Procon vai autuar a organização do Lollapalooza

  O Procon-SP vai autuar a Geo Eventos, empresa responsável pela organização da edição brasileira do festival Lollapalooza, nesta quinta-feira (11). O órgão contesta a cobrança de taxa de conveniência e a ausência de meia-entrada para alguns tipos de ingresso.

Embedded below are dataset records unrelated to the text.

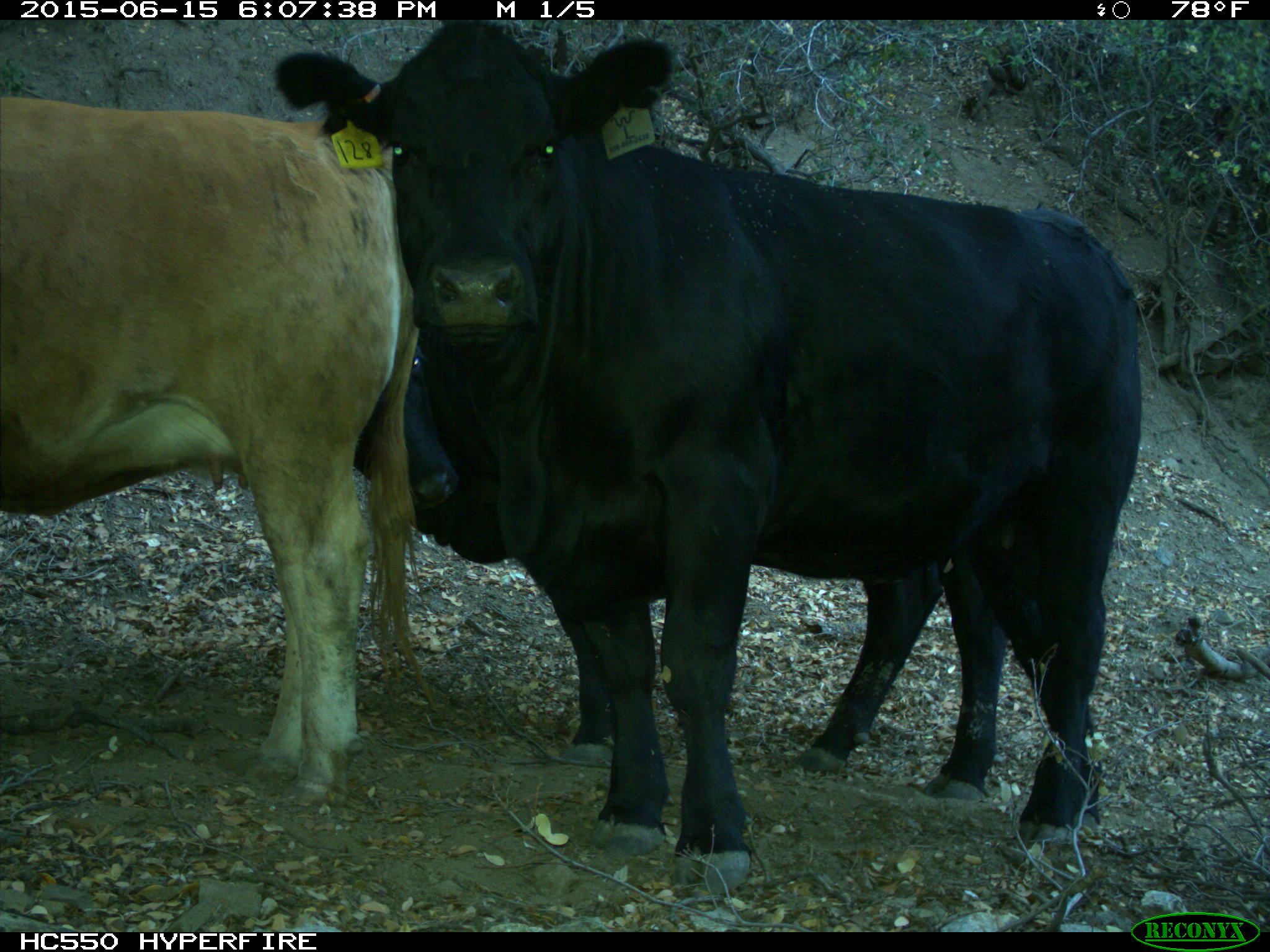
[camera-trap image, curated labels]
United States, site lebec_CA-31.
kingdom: Animalia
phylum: Chordata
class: Mammalia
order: Artiodactyla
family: Bovidae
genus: Bos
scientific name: Bos taurus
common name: domestic cow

  Ingressos do Lollapalooza disponíveis na pré-venda estão esgotados
  A pré-venda ocorreu na madrugada do dia 2 de outubro, pela internet, e os ingressos se esgotaram em menos de 24 horas. O restante será comercializado a partir do dia 16.
  A multa pode variar de R$ 450 a R$ 6,5 milhões, de acordo com o dano causado ao consumidor e o tamanho da empresa, entre outros critérios. A empresa terá 15 dias para se manifestar a partir da data de autuação.
  Segundo o Procon, a taxa de conveniência deveria ser fixa, porque o serviço prestado é o mesmo para os diferentes tipos de produtos. O valor cobrado, no entanto, foi de R$ 90 ou R$ 180, para meia-entrada e inteira, respectivamente.
  Para o órgão, a cobrança de taxa é conveniente apenas para o organizador do evento, uma vez que, ao pagá-la, o consumidor não adquire nenhum benefício. A única taxa que poderia ser cobrada é a de entrega do ingresso --o Lollapalooza cobra o frete à parte.
  Na pré-venda, o consumidor tinha direito à compra de duas entradas, sendo que apenas uma delas poderia ser destinada a estudantes.
  A lei da meia-entrada exige a cobrança de 50% do valor total em qualquer tipo de ingresso e em qualquer momento da venda para os casos nela previstos.
  Para a coordenadora institucional da Pro Teste Maria Inês Dolci, colunista da Folha, as empresas se aproveitam de brechas na lei para criar políticas de vendas próprias, que muitas vezes são abusivas ao consumidor. Ela defende a criação de uma lei federal que regularize a comercialização via internet e combata esses abusos.
  A estudante de letras Nathaly Soares, 23, comprou o ingresso durante a pré-venda, mas também considera a taxa de conveniência "um abuso". "Nesse caso, não dá pra fugir. É pagar os R$ 90 agora ou pagar mais caro no ingresso individual depois", disse.